Rewrite the lines from the one containing "In this photograph, of" through the last line, changing "sofa cushion" to "couch cushion" and leaving everything else the same.

— start of DATA ENTRIES —

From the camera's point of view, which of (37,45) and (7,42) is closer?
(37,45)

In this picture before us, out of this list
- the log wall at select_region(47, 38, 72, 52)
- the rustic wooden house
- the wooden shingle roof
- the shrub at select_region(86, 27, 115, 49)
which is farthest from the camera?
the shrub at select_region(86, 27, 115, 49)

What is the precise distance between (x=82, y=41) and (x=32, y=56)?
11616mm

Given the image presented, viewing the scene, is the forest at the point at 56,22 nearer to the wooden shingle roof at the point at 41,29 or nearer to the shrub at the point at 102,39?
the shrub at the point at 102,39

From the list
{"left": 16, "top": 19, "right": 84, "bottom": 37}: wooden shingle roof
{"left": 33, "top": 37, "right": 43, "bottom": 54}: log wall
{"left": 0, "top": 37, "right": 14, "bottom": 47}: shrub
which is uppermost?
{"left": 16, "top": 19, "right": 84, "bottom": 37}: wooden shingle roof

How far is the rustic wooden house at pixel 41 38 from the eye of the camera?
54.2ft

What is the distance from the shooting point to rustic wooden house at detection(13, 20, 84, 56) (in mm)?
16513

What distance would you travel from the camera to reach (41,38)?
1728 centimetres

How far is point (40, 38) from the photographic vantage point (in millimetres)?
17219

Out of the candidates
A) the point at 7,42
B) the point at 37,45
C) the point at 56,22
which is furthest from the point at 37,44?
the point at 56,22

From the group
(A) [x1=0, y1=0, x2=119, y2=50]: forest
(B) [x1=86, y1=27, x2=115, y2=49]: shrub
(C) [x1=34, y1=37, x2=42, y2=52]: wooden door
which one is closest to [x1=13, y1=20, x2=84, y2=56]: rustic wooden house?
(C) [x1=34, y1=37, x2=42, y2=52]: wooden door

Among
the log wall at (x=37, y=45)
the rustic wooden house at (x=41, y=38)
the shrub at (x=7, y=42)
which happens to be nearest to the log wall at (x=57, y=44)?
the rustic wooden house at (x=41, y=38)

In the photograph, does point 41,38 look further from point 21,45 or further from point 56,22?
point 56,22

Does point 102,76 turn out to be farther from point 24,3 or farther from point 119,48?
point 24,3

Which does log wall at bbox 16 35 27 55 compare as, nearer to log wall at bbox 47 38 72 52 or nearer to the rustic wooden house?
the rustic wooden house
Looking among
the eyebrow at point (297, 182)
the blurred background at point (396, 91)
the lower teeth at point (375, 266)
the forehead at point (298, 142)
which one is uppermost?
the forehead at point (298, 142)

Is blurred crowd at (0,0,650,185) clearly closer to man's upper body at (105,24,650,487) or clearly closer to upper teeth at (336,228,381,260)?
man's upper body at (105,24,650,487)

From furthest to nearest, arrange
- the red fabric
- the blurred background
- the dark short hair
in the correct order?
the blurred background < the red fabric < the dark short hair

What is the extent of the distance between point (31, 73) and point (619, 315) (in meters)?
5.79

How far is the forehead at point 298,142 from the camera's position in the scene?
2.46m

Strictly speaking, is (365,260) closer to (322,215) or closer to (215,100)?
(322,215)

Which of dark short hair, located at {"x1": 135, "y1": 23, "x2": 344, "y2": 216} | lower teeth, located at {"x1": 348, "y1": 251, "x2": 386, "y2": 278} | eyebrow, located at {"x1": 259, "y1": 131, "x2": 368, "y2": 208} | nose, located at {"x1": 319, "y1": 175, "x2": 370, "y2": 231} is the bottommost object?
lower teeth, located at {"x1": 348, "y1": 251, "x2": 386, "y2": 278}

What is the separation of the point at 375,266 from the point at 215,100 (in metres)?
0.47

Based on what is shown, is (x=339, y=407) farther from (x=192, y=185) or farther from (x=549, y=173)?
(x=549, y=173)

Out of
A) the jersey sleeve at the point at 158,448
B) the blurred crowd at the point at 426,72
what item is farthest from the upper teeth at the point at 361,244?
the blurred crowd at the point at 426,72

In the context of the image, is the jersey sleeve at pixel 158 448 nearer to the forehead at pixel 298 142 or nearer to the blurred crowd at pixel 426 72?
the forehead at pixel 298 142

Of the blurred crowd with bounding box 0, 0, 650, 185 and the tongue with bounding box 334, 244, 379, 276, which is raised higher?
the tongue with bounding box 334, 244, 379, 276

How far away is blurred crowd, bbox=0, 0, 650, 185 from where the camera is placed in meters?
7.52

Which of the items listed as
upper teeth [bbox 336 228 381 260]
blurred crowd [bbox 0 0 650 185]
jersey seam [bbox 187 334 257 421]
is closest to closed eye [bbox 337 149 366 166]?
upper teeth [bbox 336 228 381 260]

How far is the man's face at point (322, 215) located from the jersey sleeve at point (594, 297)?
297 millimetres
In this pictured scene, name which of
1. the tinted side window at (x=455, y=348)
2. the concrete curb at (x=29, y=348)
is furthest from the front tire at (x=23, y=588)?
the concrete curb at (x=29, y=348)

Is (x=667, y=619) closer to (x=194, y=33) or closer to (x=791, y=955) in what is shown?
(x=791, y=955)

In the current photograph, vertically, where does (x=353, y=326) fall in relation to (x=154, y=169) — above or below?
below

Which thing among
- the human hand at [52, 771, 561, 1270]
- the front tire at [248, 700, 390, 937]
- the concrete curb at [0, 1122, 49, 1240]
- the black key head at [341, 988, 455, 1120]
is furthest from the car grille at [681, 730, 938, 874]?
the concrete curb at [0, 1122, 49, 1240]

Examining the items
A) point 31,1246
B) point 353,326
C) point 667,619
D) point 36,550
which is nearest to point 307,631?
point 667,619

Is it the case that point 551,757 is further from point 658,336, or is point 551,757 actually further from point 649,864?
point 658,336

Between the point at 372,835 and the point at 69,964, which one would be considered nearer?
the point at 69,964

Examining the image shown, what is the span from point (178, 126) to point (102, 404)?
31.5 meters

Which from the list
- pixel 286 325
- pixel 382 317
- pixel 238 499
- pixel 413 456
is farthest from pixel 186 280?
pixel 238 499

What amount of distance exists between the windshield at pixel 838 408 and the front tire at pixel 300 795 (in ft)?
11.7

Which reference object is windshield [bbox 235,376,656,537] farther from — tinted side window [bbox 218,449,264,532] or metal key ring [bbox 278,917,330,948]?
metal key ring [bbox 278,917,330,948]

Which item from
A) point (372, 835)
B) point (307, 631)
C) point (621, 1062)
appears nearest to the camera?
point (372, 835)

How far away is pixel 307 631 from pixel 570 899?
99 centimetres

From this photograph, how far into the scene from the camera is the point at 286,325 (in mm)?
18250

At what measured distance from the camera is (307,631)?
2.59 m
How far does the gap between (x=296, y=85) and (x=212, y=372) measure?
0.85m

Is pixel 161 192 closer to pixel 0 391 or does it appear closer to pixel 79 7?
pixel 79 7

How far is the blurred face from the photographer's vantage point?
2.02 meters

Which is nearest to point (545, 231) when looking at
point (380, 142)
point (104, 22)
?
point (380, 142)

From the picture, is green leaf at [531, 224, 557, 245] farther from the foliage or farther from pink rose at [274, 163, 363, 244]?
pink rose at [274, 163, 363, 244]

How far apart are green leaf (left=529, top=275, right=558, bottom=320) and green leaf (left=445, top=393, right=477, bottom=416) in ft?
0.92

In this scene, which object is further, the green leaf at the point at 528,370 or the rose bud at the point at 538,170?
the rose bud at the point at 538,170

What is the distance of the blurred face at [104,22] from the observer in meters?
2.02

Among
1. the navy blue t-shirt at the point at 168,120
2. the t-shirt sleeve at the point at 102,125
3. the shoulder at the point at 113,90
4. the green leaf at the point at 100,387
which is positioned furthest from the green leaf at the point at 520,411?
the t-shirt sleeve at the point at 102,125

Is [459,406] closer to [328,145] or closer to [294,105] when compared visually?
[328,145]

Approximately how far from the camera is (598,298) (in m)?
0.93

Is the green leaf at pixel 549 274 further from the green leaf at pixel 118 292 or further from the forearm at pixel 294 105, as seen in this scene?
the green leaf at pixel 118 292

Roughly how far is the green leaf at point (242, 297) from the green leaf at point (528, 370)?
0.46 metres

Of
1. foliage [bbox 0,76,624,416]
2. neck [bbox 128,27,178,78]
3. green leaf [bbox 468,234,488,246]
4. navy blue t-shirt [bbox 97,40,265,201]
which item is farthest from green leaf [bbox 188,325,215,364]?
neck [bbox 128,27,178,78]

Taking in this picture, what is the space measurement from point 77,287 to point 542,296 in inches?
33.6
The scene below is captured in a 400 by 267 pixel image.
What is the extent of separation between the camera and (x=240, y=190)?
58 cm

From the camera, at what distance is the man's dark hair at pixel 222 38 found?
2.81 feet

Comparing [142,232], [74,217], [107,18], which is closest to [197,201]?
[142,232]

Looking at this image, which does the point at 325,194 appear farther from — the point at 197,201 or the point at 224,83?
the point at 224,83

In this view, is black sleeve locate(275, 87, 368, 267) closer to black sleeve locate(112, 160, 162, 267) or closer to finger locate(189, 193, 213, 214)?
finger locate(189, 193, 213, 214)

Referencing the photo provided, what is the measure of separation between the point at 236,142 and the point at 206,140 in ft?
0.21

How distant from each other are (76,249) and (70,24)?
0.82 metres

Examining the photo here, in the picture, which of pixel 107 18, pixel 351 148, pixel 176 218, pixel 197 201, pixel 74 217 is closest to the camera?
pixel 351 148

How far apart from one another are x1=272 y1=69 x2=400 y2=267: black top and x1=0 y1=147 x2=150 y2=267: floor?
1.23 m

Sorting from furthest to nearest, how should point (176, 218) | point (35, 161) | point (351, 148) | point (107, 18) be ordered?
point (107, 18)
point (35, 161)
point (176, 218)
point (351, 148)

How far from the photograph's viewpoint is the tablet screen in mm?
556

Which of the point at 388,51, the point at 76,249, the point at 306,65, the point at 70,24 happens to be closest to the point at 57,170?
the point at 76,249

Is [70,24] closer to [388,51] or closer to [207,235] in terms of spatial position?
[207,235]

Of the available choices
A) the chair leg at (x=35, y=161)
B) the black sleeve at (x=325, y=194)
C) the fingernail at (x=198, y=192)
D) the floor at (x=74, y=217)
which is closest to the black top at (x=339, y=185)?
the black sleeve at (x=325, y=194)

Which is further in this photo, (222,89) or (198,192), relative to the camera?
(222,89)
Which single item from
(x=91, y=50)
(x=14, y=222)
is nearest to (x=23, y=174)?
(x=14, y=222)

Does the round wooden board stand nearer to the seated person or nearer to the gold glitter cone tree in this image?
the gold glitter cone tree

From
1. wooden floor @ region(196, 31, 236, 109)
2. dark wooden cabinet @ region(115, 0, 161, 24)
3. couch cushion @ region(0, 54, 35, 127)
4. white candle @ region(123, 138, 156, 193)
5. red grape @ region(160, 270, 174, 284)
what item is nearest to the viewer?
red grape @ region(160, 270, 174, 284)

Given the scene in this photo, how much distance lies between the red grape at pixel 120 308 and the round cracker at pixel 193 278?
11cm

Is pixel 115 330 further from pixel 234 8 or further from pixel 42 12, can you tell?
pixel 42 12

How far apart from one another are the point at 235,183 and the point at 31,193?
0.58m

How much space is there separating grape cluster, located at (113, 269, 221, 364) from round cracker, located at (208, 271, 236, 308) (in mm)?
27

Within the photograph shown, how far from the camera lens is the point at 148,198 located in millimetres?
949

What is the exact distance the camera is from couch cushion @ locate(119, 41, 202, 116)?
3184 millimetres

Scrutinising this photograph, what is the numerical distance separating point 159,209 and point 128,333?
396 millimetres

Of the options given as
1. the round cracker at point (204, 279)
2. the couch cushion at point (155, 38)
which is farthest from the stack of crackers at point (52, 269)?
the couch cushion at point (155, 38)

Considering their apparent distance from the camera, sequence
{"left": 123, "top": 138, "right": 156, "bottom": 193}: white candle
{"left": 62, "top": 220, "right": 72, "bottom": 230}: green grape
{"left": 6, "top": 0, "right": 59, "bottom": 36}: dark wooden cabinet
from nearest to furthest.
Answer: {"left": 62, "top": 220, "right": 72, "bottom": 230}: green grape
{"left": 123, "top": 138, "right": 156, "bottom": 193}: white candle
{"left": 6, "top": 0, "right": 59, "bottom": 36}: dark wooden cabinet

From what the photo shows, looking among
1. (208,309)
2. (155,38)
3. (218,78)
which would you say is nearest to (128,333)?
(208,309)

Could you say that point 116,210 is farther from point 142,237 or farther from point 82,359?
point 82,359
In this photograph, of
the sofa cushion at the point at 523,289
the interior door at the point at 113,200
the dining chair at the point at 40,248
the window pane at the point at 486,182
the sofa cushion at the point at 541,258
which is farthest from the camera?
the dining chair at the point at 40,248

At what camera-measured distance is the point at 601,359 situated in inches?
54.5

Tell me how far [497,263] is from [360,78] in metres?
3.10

— end of DATA ENTRIES —

# ANSWER TO THIS EXERCISE
In this photograph, of
the couch cushion at the point at 523,289
the interior door at the point at 113,200
the dining chair at the point at 40,248
the window pane at the point at 486,182
the couch cushion at the point at 541,258
which is farthest from the camera?
the dining chair at the point at 40,248

At what camera-measured distance is the point at 601,359 situated in inches?
54.5

Tell me how far [497,263] is from [360,78] in metres?
3.10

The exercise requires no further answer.